Десять лет со дня смерти Кормильцева — повод, чтобы вспомнить про него. Перед глазами до сих пор стоит наша последняя встреча. Это 2006 год, за несколько месяцев до отъезда Ильи в Англию. Я примчался к нему на Сухаревку с только что написанными главами из «Хедлайнеров». Хотел узнать мнение, волновался. Мы в тот вечер общались недолго, поскольку у Кормильцева побаливала спина. О своем страшном заболевании (рак позвоночника) он тогда даже не догадывался. Просто не думал в этом направлении. Не хотел думать.
Уже в дверях Илья подарил свою книгу стихов «Никто из ниоткуда», а также автобиографию Майлса Дэвиса, выпущенную его издательством «Ультра.Культура».
Буквально на следующее утро он перезвонил. Признался, что главы ему понравились, и предложил напечатать «Хедлайнеров», как он выразился, «у себя». Я поблагодарил, но скорее из вежливости, поскольку слабо представлял себе (к своему нынешнему стыду), чем именно занимается «Ультра.Культура».
Больше мы не виделись.
Известие о смерти застало меня в Северной Африке, где я планировал дописать «Хедлайнеров». В итоге поменял концепцию и закончил книгу главой про Илью. Потом были организация и проведение концерта его памяти, который журналисты дружно обосрали. И пусть спустя десять лет это останется на их совести. Кормильцеву уже не тепло и не холодно, а российские масс-медиа он недолюбливал всегда.
Помню, что вместе с Олегом Сакмаровым мы сделали тогда все, что могли. Плакат от того вечера в клубе «Б2» сохранился у меня до сих пор, и от него идут исключительно теплые флюиды.
Интересно играть звуками, играть мирами.
До этого мы общались с Ильей больше десяти лет. Точной даты знакомства не помню. По крайней мере, одно из первых интервью с ним датируется осенью 1995 года. Вскоре мы выпустили в соавторстве книгу «Введение в наутилусоведение» (успешно) и нагло мечтали издавать в России журнал Q (безуспешно).
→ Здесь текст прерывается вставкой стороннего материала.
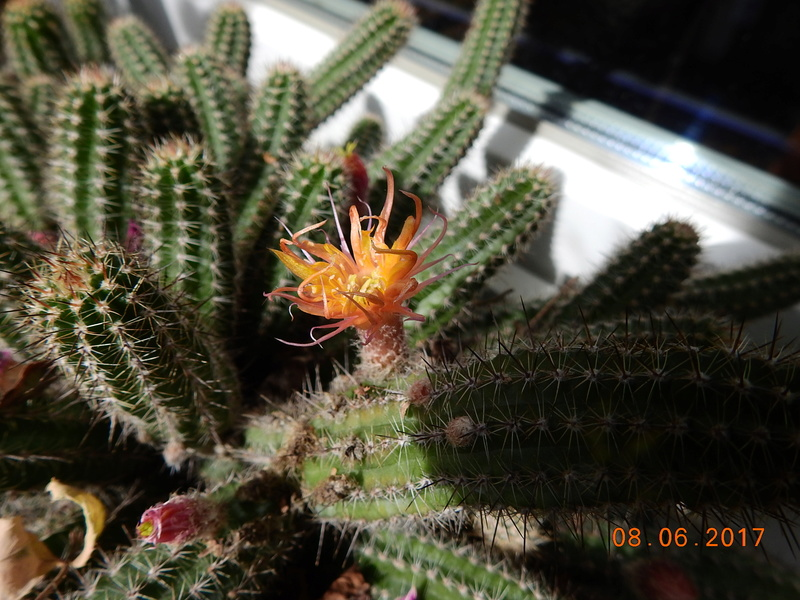Cacti and Sukkulent in Köln, every day new flowers in the greenhouse Part 185 Bild1201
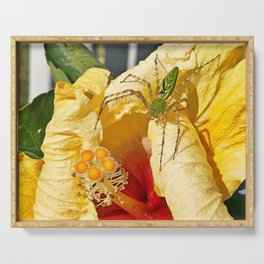 Translucent green spider on the yellow hibiscus Serving Tray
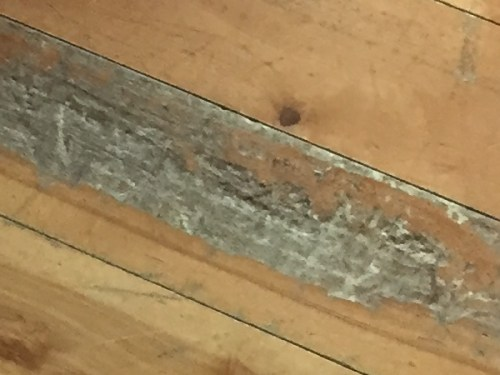 Project Small House - Refinishing Hardwood Floor: Some of the wood was like cork, so soft you could push it out with a fingernail.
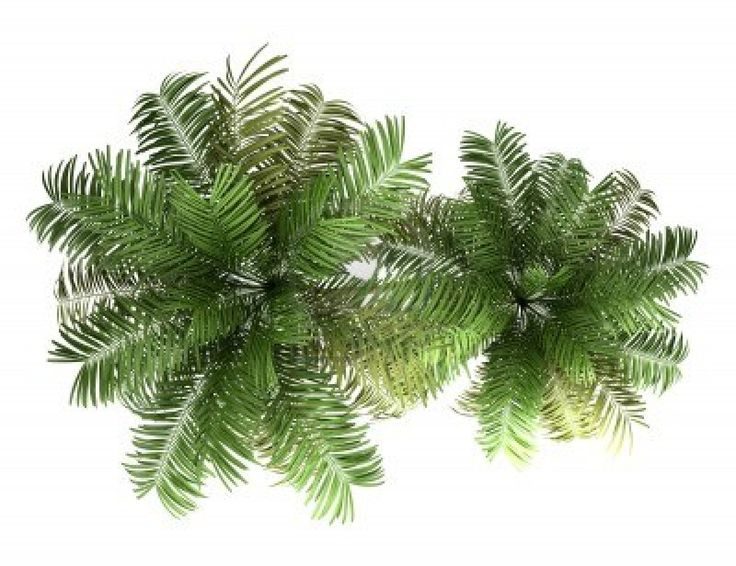www-123rf-com_areca-palm-trees.jpg (1200×924)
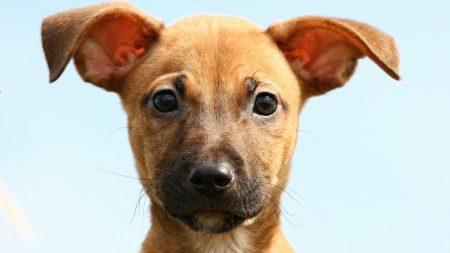 dog, little, face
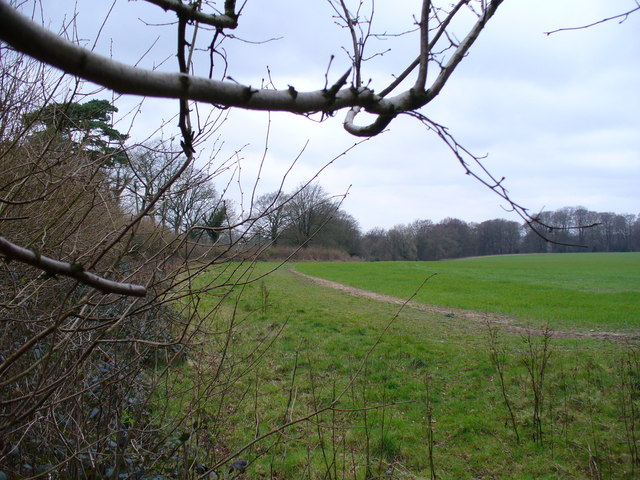 Field West of Monkwood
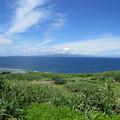 写真: 西表島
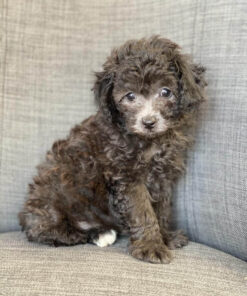 Toy Poodle male puppy for sale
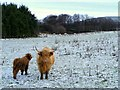 NJ3240 : Highland Cow with Calf by Ann Harrison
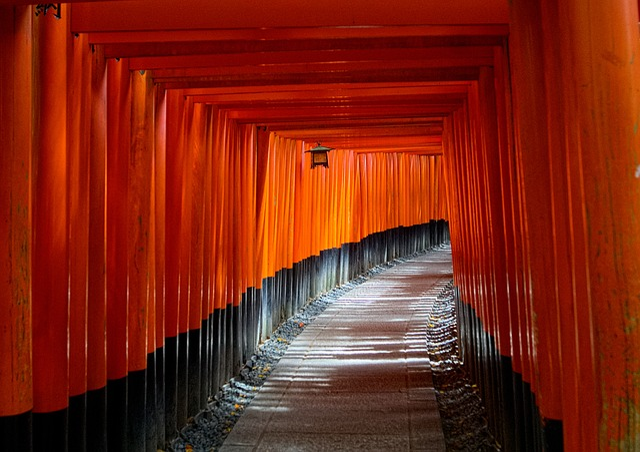 Kyoto, Japan, Torii Gate, Path, Spiritual, Asia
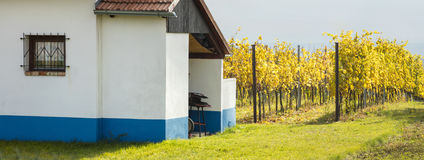 White farm house and vineyard field. In Czech Republic stock images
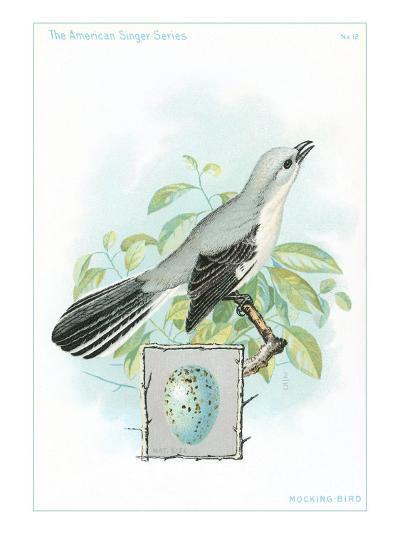 Mockingbird and Egg--Art Print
В самом начале нулевых пытались делать несколько проектов — начиная от коллаборации с Максом Фадеевым по группе Total и заканчивая моим символическим участием в редколлегии его книжной серии «Альтернатива».
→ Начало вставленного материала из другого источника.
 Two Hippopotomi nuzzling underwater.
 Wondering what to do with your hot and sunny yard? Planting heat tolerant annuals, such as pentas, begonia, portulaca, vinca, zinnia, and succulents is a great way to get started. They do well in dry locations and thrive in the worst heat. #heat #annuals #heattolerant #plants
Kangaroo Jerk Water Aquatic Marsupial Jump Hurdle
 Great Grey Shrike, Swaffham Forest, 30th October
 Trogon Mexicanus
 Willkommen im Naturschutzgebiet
Было много щемящих моментов — совместные дни рождения, ночные разговоры, походы на концерты, обмен книгами, пластинками, написание рецензий на них. Отдельные нетонущие истории — делегирование в группу «Мумий Тролль» уральского гитариста Юрочки Цалера + сделанные Ильей по моей просьбе несколько интервью для «100 магнитоальбомов советского рока».
Когда-то давно он подарил мне свой архив по «Наутилусу» и шикарную фотокнижку-буклет с записи альбома «Пятнашка» группы «Урфин Джюс». Позднее Илья Валерьевич продюсировал написание моих текстов для буклетов из серии «золотые альбомы “Наутилуса”». Иногда он писал эти тексты сам под псевдонимом «Лемке» — так, кажется, звали его немецкую прабабушку-оппортунистку.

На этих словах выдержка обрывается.